With that said... Erasing the data, with the right software, is safe. I've personally handle/handled computers from major companies, security groups, hospitals, governmental agencies and even some parliaments.
 
Reduce after-warranty drive wastage by providing longer warranties so companies aren't tossing perfectly good drives just because a calendar says so. This is probably a freebie as most drives (except ironically Seagates!) will last far longer than their standard warranty period even under heavy load.
 
Those who think that secure erase is insufficient for data protection, please provide a PoC before crying wolf. Until that happens, this continues to be just a complete waste of resources.
You might want to read this paper on sanitizing storage, https://www.usenix.org/legacy/events/fast11/tech/full_papers/Wei.pdf


TL;DR
The conclusion states

Sanitizing storage media to reliably destroy data is an essential aspect of overall data security. We have empirically measured the effectiveness of hard drive-centric sanitization techniques on flash-based SSDs. For sanitizing entire disks, built-in sanitize commands are effective when implemented correctly, and software techniques work most, but not all, of the time. We found that none of the available software techniques for sanitizing individual files were effective.

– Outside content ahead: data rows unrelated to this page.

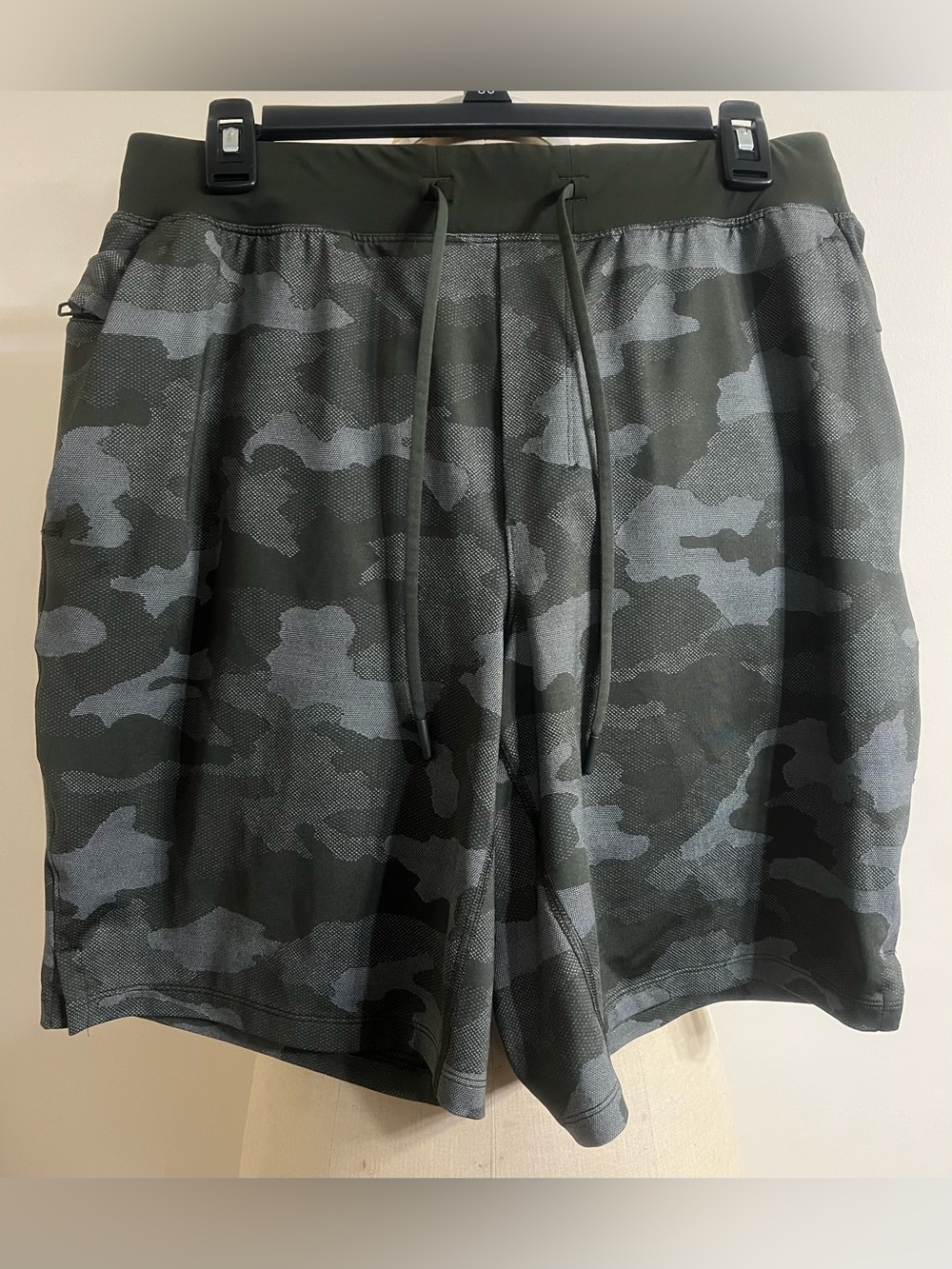 Lululemon T.H.E. Short 9" *Linerless
Variegated Mesh Camo Max Dark Olive Size L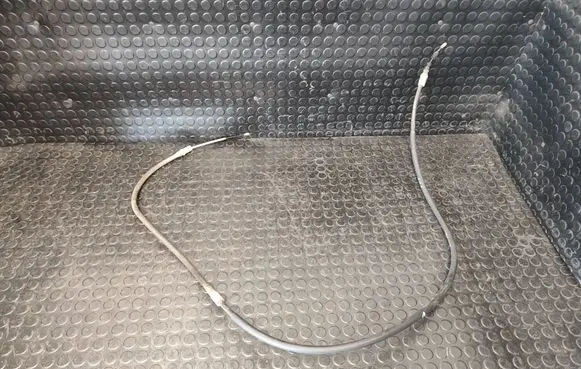 Handbrake/parking brake wiring cable
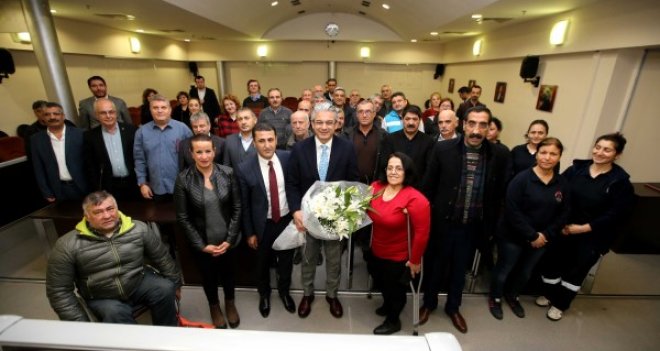 Karşıyaka’da kadrolu işçilere sözleşme sevinci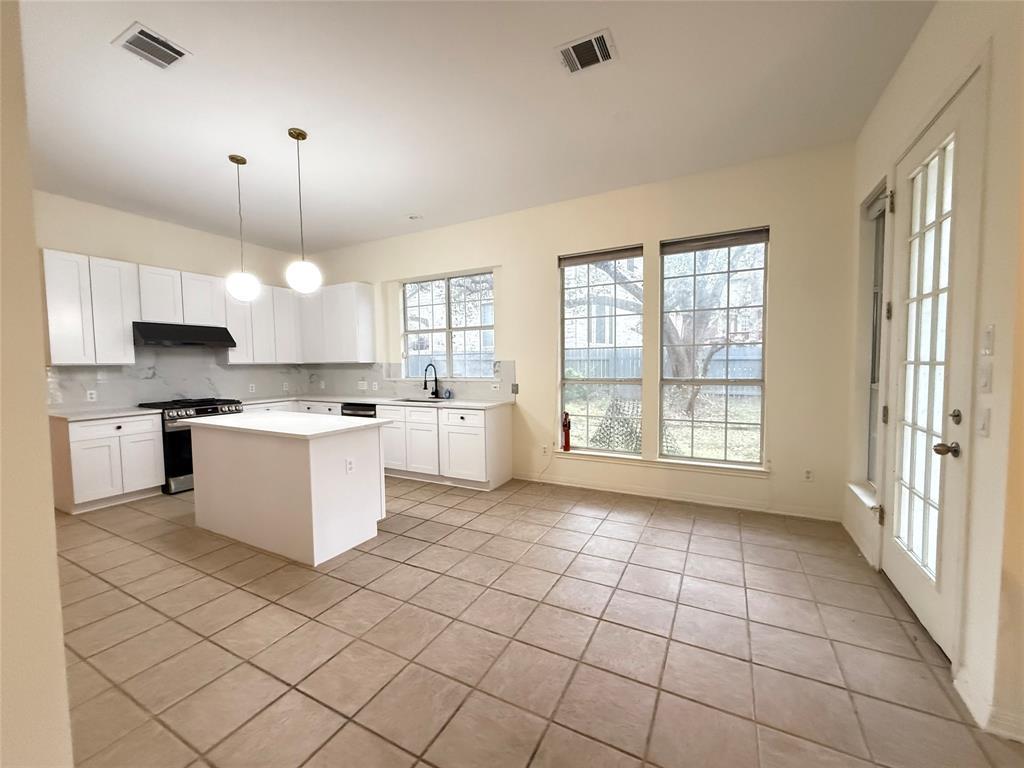 15220 Calaveras Dr Property Photo 10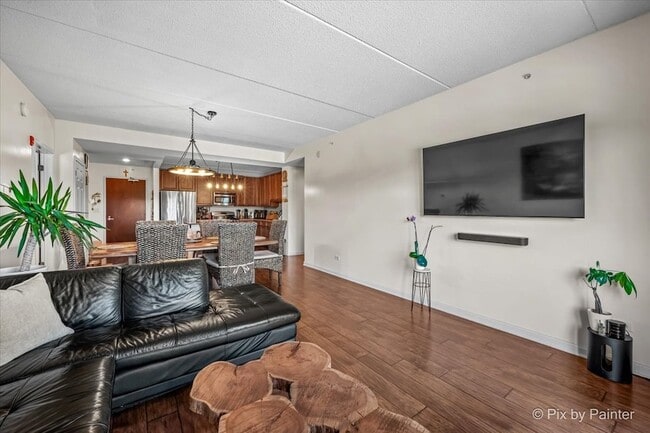 Building Photo - 125 Lakeview Dr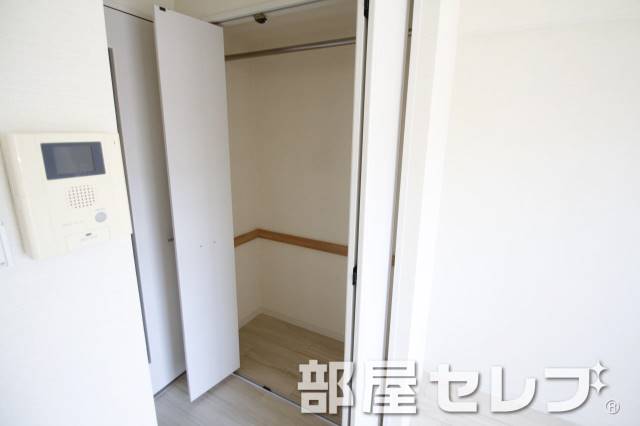 収納　クローゼット。イメージ写真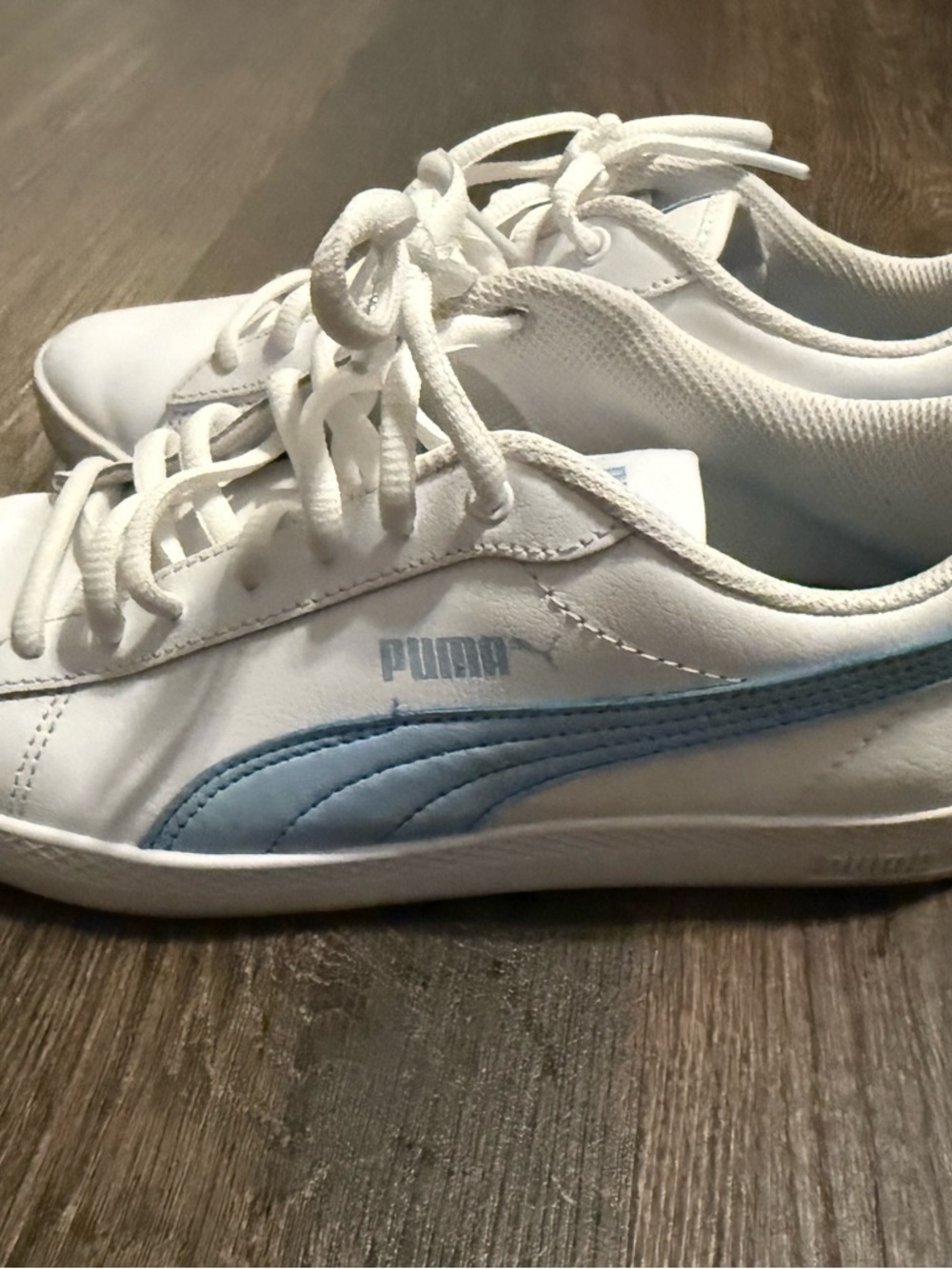 Women’s Puma‎ sneakers Sz 8.5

To remedy this problem, we described and evaluated three simple extensions to an existing FTL that make file sanitization fast and effective. Overall, we conclude that the increased complexity of SSDs relative to hard drives requires that SSDs provide verifiable sanitization operations.
 
I'd like to propose stage 4 as friendlier to the environment. My stage 4 is simply complete disassembly of a drive, removing the read-write heads, neodymium magnets and disk platters. All of King Charlie's hoses and all his men could not a drive back together after full disassembly.

Also, I might add that some recyclers feed drives into a large noisy machine that simply grinds then up.
 
Those who think that secure erase is insufficient for data protection, please provide a PoC before crying wolf. Until that happens, this continues to be just a complete waste of resources.
Completely agree, this practice is incredibly wasteful. Drive-wiping is easy, quick and effective. This kind of waste should be illegal.